EXTRACTED ENTRIES:
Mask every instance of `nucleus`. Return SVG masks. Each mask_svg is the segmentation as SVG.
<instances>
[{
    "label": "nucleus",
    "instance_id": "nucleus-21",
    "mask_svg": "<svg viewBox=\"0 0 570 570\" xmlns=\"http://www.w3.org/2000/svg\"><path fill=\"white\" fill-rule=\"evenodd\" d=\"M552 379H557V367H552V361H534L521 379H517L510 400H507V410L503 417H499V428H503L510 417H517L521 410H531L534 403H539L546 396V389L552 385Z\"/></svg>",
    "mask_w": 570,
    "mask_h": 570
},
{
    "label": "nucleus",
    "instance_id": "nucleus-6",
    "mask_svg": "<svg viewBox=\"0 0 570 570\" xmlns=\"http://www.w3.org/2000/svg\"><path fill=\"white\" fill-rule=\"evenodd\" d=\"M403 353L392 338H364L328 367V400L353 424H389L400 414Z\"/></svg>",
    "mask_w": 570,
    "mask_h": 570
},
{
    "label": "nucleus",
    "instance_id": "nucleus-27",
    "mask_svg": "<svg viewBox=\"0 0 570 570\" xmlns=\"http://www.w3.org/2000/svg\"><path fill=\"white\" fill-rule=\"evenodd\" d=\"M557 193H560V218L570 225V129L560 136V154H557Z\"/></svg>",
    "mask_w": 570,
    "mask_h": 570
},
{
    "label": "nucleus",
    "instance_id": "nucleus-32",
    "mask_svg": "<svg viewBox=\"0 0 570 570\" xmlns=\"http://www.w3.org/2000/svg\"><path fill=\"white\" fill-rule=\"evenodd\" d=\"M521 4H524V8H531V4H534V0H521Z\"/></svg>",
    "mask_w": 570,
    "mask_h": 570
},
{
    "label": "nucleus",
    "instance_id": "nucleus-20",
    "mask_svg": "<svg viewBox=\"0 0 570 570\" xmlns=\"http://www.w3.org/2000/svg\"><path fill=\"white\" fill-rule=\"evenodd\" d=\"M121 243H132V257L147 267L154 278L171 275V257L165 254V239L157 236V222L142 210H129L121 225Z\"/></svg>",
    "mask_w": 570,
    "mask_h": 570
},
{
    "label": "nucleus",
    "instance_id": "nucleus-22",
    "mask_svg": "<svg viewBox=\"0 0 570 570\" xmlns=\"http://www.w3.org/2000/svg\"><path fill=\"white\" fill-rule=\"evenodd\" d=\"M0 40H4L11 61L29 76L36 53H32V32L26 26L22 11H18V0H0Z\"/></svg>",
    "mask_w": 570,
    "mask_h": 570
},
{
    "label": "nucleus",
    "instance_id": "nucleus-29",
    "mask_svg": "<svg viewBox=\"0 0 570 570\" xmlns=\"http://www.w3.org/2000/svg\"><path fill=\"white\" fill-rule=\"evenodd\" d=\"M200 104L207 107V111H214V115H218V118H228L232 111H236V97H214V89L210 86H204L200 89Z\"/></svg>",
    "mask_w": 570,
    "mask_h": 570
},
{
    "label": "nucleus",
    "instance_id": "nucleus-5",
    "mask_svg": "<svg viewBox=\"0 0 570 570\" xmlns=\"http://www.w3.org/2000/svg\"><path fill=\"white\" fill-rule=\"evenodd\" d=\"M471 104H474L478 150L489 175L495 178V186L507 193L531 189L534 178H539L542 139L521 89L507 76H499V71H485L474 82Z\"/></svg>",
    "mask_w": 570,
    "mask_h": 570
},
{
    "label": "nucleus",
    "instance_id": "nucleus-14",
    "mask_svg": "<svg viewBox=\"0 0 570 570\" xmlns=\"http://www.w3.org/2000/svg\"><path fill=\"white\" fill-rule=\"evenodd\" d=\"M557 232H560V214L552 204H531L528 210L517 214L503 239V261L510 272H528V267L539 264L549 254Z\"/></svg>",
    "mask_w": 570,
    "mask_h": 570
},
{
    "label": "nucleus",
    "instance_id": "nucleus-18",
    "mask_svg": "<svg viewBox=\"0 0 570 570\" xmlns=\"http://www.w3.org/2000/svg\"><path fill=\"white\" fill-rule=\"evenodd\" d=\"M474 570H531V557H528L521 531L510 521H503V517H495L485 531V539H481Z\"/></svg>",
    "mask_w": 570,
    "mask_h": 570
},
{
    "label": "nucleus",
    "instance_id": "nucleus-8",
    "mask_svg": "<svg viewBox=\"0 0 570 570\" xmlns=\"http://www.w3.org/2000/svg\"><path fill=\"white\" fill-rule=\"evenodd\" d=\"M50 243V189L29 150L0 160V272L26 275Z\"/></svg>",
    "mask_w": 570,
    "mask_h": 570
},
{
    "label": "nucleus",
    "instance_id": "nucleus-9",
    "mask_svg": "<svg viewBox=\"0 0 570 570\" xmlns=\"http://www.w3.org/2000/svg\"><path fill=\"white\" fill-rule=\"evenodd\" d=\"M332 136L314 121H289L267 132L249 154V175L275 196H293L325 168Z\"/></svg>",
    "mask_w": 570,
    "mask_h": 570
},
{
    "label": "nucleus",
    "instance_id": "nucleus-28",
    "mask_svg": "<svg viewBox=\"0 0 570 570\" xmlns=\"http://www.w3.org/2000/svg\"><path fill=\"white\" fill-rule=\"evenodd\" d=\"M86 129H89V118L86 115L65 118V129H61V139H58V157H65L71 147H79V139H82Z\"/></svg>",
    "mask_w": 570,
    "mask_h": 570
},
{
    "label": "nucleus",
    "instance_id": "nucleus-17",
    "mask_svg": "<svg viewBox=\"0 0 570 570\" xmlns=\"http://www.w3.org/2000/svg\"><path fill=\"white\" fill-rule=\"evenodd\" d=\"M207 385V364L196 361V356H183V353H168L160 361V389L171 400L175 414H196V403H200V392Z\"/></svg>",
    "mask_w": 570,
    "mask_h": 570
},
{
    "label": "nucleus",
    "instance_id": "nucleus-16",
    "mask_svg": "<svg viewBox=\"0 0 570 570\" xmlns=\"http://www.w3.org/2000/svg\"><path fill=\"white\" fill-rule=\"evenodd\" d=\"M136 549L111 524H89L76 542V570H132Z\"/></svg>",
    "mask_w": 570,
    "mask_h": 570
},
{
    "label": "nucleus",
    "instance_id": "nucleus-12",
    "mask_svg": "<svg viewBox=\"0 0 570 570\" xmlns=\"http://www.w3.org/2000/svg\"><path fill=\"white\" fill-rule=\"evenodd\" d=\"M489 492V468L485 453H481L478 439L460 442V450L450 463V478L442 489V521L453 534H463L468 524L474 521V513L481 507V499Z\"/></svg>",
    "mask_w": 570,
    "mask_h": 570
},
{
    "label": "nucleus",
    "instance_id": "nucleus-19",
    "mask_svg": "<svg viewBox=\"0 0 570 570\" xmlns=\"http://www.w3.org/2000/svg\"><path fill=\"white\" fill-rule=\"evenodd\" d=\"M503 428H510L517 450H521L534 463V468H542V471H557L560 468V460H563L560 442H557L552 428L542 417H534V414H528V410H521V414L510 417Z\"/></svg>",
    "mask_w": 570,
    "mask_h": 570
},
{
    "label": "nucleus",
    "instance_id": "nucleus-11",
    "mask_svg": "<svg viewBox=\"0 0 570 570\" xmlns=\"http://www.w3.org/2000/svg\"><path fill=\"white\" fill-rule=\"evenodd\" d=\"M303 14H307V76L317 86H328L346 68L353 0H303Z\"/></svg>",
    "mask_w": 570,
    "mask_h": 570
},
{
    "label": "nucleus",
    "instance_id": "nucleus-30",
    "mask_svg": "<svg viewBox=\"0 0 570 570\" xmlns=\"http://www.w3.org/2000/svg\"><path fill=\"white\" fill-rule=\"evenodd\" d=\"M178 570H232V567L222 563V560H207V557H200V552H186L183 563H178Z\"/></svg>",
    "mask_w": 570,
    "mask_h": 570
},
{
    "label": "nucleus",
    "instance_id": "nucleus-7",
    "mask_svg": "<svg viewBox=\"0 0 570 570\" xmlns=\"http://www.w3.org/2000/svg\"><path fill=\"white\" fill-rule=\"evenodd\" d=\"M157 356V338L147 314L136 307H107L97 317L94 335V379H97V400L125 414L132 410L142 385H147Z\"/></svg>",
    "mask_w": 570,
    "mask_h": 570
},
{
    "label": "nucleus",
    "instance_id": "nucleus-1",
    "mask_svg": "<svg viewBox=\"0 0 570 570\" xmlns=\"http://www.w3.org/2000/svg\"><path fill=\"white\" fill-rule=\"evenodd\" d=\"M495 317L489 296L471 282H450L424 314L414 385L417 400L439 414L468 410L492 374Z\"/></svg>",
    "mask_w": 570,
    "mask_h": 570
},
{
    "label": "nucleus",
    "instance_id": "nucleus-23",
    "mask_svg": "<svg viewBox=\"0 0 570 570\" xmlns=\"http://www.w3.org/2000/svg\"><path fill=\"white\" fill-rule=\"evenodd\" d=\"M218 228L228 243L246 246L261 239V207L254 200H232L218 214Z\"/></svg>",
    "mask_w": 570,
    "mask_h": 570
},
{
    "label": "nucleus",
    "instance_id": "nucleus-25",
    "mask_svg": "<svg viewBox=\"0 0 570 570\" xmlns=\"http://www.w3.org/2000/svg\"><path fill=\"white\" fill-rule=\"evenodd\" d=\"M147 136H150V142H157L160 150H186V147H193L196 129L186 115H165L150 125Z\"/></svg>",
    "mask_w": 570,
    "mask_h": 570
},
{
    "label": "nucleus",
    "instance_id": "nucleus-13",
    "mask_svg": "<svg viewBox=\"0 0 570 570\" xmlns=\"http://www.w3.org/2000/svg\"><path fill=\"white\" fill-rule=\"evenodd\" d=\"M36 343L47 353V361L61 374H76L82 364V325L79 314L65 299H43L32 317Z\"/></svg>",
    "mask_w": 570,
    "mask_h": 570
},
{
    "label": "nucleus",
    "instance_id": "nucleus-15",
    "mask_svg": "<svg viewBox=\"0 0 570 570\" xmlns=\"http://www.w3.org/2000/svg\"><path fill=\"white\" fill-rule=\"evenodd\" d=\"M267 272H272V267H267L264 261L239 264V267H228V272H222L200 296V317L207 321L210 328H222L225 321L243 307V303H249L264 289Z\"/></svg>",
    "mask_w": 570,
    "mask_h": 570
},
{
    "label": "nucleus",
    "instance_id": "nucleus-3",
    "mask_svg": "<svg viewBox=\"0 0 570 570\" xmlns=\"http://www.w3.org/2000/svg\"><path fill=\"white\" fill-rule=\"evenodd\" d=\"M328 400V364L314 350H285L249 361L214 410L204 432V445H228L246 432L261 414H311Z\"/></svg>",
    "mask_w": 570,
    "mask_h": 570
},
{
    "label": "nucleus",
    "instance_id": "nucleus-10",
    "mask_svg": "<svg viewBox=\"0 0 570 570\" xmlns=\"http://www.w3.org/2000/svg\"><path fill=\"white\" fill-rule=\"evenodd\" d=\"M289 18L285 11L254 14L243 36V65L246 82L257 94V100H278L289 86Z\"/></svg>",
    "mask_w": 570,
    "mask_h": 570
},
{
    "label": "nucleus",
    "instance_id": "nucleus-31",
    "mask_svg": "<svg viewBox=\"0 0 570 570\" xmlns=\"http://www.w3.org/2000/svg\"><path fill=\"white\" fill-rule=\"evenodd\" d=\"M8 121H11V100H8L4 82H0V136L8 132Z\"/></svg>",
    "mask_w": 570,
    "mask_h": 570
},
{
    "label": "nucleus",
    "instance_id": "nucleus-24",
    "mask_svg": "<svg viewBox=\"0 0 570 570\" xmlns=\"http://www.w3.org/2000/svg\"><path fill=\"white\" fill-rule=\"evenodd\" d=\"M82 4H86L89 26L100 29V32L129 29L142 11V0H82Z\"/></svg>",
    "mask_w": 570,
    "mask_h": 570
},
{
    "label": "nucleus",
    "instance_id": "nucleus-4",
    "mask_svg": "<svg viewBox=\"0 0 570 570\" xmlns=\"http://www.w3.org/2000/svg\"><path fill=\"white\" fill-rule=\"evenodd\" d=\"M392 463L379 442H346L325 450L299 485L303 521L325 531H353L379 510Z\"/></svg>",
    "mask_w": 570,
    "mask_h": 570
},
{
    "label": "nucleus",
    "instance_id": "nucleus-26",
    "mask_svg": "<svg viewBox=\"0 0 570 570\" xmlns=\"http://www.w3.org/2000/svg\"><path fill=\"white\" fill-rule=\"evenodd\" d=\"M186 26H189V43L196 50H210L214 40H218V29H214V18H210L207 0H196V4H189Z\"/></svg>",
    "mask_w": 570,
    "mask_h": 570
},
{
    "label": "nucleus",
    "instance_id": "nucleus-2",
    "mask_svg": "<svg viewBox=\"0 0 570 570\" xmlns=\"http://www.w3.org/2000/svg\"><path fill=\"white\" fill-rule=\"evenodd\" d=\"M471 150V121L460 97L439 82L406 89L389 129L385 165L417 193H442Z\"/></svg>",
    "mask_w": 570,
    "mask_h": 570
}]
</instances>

WHAT IS REQUIRED:
Reproduce the data verbatim, from its very first line down through the line containing "379H557V367H552V361H534L521 379H517L510 400H507V410L503", with both end lines included.

SOLUTION TO THE PROBLEM:
Mask every instance of `nucleus`. Return SVG masks. Each mask_svg is the segmentation as SVG.
<instances>
[{
    "label": "nucleus",
    "instance_id": "nucleus-21",
    "mask_svg": "<svg viewBox=\"0 0 570 570\" xmlns=\"http://www.w3.org/2000/svg\"><path fill=\"white\" fill-rule=\"evenodd\" d=\"M552 379H557V367H552V361H534L521 379H517L510 400H507V410L503 417H499V428H503L510 417H517L521 410H531L534 403H539L546 396V389L552 385Z\"/></svg>",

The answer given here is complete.